**WORK ORDER 1**
In the passage on getting out and about below, reproduce everything from "To mitigate feelings" down to "reading, running, painting." word for word.
**WORK ORDER 2**
According to the passage on getting out and about below, what portion of Matthew Rouse's sessions are parent sessions?

**SOURCE DOCUMENT**
::::

Getting out and about
Many parents of kids with psychiatric and developmental challenges find that they lose touch with friends and activities outside the home. “Fifty percent of my sessions are just parent sessions” to help navigate that reality, says Matthew Rouse, PhD, a clinical psychologist.
Taking care of your emotional and social health is just as important as practicing more routine self-care. Several experts, including Dr. Rouse, emphasized the importance of reclaiming an adult-only social life. Dr. Rouse asks questions like:
- What are you doing for yourselves?
- What are you as a couple doing to support each other?
- When’s the last time you had a date night?
- When did you last spend time with friends?
To mitigate feelings of isolation, Dr. Rouse recommends:
- Finding a support network outside the immediate family. There are online and in-person support groups for just about every diagnosis out there.
- Spending time with friends who have no connection to your child. “Support groups are great,” Rouse says “but that’s still doing something for your child.”
- Planning social activities that put you among people who care about you.
- Time for activities that are purely pleasurable — reading, running, painting.

::::

**DATASET CONTENT**
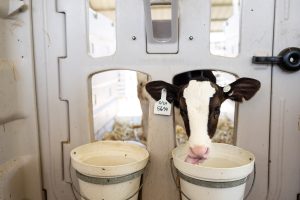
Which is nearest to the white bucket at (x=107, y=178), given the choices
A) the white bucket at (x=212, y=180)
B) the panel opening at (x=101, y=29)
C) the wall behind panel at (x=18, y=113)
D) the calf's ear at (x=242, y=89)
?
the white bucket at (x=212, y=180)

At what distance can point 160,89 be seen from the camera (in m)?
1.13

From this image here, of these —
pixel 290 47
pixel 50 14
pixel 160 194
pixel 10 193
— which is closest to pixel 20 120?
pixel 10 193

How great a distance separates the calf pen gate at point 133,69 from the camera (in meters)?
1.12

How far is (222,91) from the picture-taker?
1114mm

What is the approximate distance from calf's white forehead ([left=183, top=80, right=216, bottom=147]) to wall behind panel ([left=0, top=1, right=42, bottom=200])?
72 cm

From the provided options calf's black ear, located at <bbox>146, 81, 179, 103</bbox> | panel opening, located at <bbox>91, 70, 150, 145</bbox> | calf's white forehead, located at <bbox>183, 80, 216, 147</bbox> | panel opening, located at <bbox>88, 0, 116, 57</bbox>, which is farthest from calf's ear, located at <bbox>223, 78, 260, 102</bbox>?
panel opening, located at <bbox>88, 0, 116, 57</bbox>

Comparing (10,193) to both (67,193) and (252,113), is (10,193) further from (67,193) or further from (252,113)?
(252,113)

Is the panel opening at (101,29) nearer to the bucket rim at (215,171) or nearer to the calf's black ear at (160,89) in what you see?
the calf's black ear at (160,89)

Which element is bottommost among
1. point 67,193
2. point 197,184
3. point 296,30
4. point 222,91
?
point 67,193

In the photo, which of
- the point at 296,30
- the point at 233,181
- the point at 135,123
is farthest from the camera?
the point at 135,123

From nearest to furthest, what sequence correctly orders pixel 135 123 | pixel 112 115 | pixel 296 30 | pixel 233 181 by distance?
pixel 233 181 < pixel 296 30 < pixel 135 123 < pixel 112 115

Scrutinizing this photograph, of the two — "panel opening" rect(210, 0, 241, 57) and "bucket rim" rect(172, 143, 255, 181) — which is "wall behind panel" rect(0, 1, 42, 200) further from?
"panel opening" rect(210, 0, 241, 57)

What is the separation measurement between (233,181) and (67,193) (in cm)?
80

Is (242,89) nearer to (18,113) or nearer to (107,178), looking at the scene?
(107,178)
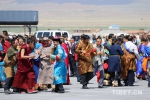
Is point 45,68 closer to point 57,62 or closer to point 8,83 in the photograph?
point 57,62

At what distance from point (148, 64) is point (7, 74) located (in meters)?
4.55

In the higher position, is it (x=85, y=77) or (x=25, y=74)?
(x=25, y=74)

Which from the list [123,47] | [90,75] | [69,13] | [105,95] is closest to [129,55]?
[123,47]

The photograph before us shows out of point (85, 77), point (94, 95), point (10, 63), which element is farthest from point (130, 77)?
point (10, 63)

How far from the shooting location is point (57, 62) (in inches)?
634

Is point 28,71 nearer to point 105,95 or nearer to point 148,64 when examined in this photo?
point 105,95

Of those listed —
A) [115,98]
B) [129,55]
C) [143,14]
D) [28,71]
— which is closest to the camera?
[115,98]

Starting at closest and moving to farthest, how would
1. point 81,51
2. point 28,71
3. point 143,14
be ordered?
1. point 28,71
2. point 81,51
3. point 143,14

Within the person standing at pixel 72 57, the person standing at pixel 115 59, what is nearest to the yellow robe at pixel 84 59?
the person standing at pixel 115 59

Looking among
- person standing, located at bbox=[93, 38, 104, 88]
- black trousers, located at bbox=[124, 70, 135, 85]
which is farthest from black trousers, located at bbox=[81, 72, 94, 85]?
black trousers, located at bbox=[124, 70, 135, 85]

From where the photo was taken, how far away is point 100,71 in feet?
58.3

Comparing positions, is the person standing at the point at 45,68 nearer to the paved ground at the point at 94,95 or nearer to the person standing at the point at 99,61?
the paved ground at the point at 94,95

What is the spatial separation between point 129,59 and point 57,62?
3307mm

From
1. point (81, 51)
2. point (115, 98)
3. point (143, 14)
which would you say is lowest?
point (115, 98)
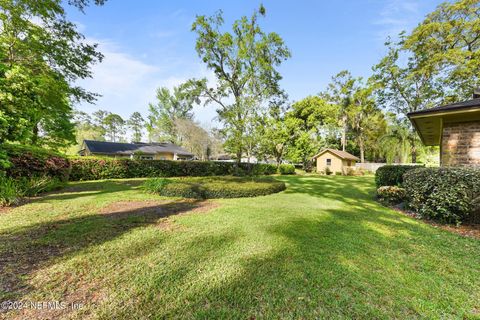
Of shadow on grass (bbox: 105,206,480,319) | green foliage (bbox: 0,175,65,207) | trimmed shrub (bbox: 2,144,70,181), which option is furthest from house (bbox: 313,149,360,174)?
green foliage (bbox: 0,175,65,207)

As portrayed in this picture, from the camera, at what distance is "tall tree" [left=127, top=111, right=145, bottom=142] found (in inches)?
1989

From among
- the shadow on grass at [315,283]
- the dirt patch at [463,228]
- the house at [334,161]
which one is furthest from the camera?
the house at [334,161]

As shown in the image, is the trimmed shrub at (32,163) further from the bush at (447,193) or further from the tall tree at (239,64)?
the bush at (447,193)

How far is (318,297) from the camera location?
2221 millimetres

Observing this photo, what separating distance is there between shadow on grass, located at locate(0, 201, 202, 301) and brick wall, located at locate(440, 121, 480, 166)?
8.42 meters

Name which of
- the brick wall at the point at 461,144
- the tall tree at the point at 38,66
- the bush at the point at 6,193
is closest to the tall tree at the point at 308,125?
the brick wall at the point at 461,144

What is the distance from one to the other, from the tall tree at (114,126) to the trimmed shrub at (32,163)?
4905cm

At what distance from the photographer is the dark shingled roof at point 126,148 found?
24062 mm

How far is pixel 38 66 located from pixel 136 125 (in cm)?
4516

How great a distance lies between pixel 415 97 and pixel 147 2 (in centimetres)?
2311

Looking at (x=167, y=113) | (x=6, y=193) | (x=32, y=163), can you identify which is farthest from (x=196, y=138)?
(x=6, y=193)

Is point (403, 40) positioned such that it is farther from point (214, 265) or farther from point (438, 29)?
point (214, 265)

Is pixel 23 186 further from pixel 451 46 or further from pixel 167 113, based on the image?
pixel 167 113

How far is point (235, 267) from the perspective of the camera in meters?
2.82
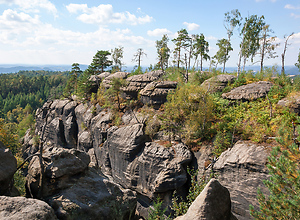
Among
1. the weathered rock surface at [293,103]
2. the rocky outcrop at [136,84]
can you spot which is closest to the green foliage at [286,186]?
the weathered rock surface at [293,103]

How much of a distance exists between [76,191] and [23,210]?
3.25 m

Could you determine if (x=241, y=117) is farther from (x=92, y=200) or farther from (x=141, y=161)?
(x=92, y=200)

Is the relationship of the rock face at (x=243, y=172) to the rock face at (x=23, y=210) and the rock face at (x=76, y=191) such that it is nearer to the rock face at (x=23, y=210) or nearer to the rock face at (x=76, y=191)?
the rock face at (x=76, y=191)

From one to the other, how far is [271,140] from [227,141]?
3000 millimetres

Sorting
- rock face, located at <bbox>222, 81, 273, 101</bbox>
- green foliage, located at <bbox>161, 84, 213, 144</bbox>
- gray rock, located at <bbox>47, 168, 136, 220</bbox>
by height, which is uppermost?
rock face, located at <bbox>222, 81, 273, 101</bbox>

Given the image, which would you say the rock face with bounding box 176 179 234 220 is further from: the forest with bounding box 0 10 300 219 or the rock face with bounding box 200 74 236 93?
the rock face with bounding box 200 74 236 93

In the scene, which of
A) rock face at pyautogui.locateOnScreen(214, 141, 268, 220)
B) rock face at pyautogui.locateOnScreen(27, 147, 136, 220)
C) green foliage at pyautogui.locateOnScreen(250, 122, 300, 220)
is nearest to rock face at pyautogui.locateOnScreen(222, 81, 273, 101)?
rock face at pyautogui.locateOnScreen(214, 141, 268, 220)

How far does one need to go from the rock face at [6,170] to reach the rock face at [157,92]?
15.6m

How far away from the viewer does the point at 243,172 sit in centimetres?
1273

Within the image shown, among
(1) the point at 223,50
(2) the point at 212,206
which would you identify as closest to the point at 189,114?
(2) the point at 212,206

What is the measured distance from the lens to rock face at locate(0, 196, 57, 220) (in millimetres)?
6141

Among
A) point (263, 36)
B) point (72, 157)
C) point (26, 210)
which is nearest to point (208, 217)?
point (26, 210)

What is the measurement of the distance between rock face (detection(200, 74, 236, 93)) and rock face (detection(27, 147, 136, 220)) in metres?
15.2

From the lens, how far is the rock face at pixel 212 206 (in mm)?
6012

::::

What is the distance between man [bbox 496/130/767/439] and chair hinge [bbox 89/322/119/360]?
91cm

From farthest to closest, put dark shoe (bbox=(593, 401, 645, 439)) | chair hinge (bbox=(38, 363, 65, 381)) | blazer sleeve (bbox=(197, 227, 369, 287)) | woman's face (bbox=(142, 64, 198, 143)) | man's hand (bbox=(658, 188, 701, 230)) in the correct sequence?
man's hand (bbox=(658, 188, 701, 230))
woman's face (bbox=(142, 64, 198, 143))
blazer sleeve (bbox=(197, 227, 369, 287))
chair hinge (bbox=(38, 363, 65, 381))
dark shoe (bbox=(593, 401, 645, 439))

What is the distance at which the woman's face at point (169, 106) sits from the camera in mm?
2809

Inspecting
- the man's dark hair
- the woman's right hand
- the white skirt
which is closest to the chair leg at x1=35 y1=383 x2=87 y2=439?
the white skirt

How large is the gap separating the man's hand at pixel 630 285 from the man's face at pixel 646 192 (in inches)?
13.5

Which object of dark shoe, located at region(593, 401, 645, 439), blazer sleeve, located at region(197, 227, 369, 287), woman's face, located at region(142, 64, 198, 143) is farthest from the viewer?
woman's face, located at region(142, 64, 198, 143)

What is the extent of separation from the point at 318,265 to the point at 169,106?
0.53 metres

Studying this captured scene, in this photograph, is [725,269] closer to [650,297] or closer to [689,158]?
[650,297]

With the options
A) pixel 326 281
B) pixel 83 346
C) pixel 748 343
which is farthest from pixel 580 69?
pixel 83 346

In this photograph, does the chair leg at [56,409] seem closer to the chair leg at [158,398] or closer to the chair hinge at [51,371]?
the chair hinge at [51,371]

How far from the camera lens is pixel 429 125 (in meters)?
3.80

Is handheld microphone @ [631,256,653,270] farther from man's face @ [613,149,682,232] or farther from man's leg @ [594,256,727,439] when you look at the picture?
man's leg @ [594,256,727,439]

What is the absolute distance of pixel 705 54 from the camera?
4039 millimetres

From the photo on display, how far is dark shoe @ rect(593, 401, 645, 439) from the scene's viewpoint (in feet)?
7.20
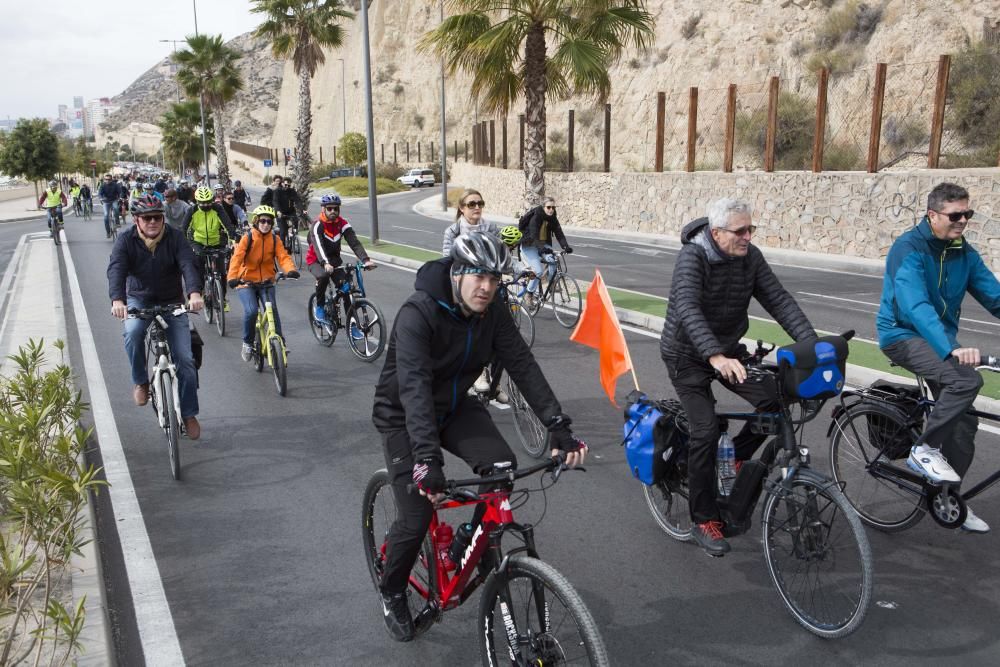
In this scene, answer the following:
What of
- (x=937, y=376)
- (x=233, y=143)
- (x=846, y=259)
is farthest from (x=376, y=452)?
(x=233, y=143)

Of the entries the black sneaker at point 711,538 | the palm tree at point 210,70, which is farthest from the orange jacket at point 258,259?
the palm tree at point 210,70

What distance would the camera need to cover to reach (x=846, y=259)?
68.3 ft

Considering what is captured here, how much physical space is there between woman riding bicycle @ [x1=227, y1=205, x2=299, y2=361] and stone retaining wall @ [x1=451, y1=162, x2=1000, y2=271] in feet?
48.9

::::

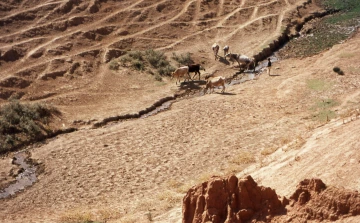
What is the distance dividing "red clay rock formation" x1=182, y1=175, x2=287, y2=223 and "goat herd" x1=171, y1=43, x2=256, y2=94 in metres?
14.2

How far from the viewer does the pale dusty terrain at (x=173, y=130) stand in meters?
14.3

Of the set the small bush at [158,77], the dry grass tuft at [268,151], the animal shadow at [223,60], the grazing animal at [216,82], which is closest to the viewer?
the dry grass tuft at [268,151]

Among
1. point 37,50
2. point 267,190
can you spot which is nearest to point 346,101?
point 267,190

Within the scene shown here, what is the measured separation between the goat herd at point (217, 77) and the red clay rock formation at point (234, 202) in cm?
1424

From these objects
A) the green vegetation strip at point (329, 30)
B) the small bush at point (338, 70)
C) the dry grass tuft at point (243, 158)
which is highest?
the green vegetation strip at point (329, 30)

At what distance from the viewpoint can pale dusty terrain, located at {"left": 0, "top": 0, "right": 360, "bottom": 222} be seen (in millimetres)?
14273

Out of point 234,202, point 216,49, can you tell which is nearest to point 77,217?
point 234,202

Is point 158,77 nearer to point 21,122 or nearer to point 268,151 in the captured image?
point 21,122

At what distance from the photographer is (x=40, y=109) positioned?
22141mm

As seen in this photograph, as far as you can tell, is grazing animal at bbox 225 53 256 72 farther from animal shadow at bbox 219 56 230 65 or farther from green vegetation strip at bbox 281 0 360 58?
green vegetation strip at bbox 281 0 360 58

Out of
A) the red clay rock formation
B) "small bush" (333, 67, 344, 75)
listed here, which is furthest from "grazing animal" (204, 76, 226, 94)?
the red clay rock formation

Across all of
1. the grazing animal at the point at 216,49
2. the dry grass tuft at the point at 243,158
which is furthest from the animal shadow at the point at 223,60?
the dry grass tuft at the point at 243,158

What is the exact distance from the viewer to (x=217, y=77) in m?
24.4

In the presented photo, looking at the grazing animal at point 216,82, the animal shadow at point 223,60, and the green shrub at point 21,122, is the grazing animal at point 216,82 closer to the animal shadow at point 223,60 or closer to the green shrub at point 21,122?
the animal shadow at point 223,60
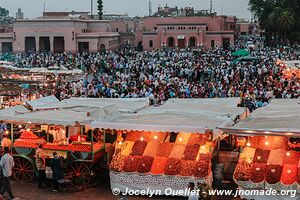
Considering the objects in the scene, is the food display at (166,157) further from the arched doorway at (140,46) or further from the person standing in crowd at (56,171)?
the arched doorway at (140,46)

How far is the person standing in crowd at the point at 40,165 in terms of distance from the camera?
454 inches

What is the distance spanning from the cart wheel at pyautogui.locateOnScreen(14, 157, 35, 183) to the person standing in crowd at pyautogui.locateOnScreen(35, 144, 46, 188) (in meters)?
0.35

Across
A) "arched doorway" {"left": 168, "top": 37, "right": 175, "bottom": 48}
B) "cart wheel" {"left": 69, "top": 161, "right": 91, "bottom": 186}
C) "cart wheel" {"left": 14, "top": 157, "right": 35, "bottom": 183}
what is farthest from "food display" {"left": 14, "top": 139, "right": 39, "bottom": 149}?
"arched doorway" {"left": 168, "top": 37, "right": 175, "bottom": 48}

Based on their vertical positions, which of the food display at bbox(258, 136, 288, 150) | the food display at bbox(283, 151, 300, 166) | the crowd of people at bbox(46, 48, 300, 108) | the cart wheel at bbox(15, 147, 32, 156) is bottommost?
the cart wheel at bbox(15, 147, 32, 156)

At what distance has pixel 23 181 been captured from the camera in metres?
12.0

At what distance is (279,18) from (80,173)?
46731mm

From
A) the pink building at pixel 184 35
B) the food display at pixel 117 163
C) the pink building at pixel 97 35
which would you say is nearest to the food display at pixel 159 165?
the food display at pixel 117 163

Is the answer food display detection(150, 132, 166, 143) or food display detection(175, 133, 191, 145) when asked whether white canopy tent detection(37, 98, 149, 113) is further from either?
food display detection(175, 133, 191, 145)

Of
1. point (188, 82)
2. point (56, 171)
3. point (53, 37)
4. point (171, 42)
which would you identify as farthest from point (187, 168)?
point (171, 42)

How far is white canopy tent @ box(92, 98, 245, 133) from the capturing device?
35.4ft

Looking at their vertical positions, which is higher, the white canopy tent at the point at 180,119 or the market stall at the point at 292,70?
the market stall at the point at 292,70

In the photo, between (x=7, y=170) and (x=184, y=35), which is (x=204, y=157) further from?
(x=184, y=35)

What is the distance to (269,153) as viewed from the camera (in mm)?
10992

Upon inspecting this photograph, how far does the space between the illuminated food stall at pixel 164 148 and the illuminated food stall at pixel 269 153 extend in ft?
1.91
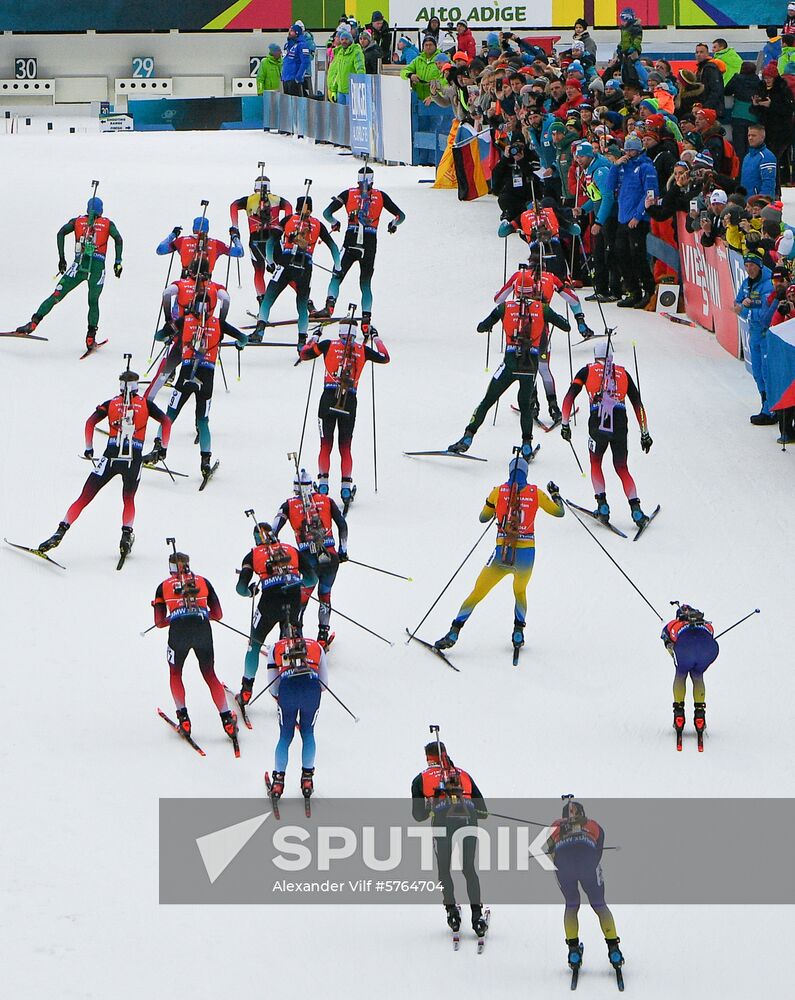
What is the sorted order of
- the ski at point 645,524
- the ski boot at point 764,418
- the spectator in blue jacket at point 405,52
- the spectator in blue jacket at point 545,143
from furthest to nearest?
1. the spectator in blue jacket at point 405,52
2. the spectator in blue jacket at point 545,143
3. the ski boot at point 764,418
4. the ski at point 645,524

::::

**EXPECTED ANSWER 1**
To mitigate feelings of isolation, Dr. Rouse recommends:
- Finding a support network outside the immediate family. There are online and in-person support groups for just about every diagnosis out there.
- Spending time with friends who have no connection to your child. “Support groups are great,” Rouse says “but that’s still doing something for your child.”
- Planning social activities that put you among people who care about you.
- Time for activities that are purely pleasurable — reading, running, painting.

**EXPECTED ANSWER 2**
Fifty percent